When I was a teenager, the idea of having your period was something only discussed between close friends and sisters, and only in hushed tones where no one would overhear. There was a lot of shame associated with what is a normal bodily function that happens in a huge part of the human population. I can't imagine growing up in a world where I didn't feel embarrassed about my period. A world where it's just everyday life, and where we speak with each other candidly about it. That's the world of Go With The Flow, a new graphic novel for young women that teaches them that periods are normal, and that girls deserve reproductive equity.
Authors Lily Williams and Karen Schneemann began working on this novel after the success of their webcomic, The Mean Magenta. Both focus on casual, frank, and humorous conversations surrounding menstruation and its effects. Go With The Flow follows four best friends through the trials and tribulations of friendship, fights, and periods. They join together and voice the need for the school to provide pads and tampons when they learn that the school is out, and no school in the district plans on restocking. When the school refuses, they take action, getting loud, and maybe going a bit too far in their efforts as teens are prone to doing.
The cover alone says it all — diverse, feminist, and full of relatable characters for every girl reading. But it's also bright, full of expression and emotion, and gives a vibe every girl knows — the bathroom can feel a bit like a prison when it comes to having your period. Early reviews are promising, too. Alexandra on Goodreads wrote "Got to read an early edition of GO WITH THE FLOW and all I can say is it is fantastic. I wish it was a book I'd had growing up and the friendships in this one are some of the best I've seen in YA. Feminists, LGBTQ community, diversity advocates - put this on your radar for Winter 2020."
There was nothing like this when I was growing up. We had Free To Be You And Me, a single scene in Clueless, and that was about it. Sure, it's fun to say "I was surfin' the crimson wave and had to haul a*s to the ladies," but that wasn't about the normalization of menstruation. It was about making Mr. Hall uncomfortable enough to dismiss a tardy. Effective, but it didn't really serve to move the dialogue forward in any meaningful matter.
Having had the good fortune to read an advanced copy of Go With The Flow, I will tell you that it is astonishing. Go With The Flow is an exceptional example of the genre, and its power is in its frank way of being relatable to a difficult subject. It speaks to the nature of gender dynamics and institutional misogyny in an approachable manner that will help teens discuss their period and their rights openly and honestly, and understand that they can demand better from those in authority. The artwork is dynamic and bold, and the use of color gives the entire work a sense of depth that is unexpected.
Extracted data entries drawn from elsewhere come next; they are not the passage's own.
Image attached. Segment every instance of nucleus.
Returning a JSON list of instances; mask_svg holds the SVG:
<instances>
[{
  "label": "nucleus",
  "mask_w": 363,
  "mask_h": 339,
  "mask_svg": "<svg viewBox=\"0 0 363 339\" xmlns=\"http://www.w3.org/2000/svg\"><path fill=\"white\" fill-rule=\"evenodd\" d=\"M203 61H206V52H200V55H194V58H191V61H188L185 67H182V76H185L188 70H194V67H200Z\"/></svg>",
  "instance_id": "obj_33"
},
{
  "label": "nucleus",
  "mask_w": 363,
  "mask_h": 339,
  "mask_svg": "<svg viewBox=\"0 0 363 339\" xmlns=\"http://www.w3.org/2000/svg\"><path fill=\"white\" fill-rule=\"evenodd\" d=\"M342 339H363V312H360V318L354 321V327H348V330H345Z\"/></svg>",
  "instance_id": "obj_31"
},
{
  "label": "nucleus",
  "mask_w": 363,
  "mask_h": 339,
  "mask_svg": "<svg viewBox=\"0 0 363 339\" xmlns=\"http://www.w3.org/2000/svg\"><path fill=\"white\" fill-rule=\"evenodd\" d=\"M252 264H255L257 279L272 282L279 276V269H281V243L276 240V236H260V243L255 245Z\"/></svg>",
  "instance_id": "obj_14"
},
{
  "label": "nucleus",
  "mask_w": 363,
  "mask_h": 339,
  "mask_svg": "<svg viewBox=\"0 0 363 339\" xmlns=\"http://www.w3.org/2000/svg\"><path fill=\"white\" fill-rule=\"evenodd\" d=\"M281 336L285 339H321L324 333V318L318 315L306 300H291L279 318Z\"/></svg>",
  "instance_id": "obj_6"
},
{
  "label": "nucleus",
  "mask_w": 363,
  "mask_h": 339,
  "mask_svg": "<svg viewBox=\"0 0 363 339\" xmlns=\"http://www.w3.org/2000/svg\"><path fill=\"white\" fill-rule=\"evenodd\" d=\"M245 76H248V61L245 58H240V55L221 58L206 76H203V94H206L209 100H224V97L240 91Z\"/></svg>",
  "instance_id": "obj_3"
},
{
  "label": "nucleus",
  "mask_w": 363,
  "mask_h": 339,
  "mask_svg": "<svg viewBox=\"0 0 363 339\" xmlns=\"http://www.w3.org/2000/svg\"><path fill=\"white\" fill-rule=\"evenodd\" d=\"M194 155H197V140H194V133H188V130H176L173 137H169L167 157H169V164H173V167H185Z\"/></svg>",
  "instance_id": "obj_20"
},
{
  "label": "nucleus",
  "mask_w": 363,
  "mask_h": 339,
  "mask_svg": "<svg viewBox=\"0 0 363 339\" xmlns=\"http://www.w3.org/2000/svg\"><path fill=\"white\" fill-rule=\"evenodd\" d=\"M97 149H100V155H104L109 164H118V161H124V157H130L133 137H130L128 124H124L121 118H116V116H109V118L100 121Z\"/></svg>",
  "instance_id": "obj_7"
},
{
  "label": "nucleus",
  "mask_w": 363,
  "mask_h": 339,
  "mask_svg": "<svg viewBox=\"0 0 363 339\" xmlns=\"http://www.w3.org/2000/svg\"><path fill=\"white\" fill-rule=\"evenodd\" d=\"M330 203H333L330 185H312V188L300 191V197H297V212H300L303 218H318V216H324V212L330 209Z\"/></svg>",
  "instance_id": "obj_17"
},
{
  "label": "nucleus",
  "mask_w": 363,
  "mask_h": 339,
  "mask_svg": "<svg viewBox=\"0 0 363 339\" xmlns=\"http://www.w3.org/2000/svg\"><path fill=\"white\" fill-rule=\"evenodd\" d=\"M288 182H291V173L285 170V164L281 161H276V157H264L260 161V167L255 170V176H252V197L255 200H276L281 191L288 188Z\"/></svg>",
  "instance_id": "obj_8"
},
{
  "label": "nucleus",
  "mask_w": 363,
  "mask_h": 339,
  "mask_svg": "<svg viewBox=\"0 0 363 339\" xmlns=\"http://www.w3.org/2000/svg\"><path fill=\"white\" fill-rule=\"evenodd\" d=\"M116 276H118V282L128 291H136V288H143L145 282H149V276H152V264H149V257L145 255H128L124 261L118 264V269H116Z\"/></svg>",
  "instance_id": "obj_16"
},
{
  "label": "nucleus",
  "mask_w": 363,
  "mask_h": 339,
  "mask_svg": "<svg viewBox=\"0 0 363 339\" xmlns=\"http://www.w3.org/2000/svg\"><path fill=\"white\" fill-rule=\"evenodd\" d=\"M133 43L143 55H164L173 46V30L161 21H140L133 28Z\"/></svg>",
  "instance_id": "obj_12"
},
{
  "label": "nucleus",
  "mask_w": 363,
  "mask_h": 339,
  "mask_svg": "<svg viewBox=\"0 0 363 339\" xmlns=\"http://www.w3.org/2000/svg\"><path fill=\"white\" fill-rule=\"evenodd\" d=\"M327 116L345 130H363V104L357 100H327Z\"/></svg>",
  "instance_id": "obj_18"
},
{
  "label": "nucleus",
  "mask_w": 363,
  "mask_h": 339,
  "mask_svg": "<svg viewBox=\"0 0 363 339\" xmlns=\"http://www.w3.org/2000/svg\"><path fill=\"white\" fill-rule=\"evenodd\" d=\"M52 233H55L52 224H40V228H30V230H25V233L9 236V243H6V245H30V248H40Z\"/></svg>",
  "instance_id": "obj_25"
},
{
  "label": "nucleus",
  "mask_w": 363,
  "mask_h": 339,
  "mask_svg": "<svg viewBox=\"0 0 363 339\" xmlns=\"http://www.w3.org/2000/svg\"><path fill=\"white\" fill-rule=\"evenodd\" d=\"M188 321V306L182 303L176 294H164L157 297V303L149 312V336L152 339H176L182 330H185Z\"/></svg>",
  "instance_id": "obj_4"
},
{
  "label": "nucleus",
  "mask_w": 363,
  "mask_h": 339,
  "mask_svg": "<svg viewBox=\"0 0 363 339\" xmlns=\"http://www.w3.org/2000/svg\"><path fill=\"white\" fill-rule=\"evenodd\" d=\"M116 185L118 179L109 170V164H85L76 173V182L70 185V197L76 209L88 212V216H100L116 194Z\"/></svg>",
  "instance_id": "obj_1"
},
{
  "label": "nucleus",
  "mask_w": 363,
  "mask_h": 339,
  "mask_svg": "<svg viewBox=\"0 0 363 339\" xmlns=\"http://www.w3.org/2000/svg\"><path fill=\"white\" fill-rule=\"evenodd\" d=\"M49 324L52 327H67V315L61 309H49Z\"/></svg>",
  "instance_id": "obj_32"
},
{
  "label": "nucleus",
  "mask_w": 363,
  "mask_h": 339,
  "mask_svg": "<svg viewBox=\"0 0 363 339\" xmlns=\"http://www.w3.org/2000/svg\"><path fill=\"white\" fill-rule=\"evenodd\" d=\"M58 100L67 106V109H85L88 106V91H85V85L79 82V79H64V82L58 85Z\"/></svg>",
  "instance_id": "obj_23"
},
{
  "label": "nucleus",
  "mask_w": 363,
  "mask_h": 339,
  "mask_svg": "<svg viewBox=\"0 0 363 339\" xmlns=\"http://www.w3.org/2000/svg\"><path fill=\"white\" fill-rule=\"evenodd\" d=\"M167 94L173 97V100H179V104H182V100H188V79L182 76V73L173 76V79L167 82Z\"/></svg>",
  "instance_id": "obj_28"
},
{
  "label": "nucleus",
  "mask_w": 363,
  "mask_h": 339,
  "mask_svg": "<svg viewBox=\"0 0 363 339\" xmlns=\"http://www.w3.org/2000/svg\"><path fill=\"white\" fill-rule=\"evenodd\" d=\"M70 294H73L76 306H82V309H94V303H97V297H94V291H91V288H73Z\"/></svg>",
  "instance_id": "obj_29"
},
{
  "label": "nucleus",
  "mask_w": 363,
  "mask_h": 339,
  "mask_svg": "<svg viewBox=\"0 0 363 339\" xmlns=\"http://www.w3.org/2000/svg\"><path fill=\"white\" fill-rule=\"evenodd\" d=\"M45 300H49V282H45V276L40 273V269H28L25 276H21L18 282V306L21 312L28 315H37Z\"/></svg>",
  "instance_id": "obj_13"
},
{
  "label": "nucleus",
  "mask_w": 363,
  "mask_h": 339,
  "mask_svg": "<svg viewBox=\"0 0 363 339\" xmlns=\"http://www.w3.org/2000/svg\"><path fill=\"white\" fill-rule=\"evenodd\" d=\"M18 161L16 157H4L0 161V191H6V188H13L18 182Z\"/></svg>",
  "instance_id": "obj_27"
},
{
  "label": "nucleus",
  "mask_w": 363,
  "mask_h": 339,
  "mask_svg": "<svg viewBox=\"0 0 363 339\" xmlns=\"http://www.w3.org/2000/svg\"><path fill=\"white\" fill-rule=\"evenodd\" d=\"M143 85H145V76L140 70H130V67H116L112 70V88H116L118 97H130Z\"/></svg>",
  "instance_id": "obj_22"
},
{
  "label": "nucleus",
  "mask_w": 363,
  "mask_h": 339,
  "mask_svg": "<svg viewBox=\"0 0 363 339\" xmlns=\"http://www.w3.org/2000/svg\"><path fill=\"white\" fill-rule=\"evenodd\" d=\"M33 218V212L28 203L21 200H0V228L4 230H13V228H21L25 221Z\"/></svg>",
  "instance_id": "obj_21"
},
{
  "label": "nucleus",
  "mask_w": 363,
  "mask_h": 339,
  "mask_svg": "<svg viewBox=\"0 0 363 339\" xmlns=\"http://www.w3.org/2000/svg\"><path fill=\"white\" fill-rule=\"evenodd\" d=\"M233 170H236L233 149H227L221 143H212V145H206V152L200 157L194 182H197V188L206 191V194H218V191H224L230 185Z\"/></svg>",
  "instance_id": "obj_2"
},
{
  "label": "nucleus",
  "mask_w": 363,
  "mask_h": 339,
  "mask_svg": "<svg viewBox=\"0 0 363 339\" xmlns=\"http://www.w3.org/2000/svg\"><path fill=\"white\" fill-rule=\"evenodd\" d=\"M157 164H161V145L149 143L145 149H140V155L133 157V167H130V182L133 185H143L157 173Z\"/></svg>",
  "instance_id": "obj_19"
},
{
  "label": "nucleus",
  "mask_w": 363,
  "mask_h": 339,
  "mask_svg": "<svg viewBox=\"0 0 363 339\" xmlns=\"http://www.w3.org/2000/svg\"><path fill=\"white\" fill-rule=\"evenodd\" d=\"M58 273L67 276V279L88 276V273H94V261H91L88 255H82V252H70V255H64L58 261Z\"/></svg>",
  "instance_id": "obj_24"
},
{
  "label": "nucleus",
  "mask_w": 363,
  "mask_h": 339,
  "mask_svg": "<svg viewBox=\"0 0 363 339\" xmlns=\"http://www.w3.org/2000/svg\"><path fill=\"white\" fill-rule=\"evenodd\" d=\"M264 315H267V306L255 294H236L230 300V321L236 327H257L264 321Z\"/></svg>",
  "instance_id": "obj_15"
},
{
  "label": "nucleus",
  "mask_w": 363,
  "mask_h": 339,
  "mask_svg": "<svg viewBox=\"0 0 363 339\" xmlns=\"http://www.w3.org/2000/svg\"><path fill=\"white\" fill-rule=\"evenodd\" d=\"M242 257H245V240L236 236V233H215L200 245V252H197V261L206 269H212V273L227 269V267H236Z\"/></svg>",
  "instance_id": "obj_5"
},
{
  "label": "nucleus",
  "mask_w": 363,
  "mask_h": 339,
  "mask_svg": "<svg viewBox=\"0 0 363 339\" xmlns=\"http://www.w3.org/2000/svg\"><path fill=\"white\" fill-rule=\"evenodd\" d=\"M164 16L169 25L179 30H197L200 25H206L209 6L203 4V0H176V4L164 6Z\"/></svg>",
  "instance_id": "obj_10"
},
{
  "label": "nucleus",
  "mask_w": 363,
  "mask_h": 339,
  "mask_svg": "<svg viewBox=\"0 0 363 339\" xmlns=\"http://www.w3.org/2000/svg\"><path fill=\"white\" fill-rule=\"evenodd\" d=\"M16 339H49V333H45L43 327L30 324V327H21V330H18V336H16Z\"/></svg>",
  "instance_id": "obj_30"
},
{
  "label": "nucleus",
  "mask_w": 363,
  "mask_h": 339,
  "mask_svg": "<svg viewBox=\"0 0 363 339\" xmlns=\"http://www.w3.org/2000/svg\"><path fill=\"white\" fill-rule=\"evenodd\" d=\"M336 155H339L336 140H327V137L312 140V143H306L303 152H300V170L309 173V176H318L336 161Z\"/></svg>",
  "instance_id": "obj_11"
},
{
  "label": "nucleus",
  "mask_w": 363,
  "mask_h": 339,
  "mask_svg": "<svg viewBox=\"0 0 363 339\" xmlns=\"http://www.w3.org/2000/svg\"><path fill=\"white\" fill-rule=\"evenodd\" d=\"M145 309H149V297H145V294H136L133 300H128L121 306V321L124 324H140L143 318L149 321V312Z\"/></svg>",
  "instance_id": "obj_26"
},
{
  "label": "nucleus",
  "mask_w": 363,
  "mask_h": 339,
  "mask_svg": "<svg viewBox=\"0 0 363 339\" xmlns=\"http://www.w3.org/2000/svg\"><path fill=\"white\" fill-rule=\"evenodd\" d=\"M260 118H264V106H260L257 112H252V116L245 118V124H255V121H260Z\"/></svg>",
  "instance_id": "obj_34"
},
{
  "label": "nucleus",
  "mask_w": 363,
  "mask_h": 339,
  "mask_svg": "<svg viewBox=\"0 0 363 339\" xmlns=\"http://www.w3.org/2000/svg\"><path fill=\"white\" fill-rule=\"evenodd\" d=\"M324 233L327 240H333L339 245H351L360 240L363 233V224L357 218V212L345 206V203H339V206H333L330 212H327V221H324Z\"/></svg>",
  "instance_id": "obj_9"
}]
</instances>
The original webcomic, The Mean Magenta, made jokes about getting your period. It busted taboos and laughed at some of the cringier aspects of menstruation, like period panties and chocolate cravings. It also shines a light on how we've spoken about periods up until now. At one point in the comic, a woman opens her bag to pay at the checkout line, and her tampons and pads fall out. She looks mortified. We've all been there. Yet, so few of us have asked why we should be embarrassed. Millions of people get their period each day, and yet we still model embarrassment for our kids? That's ridiculous.
Hopefully, Go With The Flow will serve to move that conversational marker forward when it releases in 2020, because even though we have certainly come a long way from hiding in the bathrooms to talk about it, we are nowhere near where we need to be on this issue. Our children deserve better.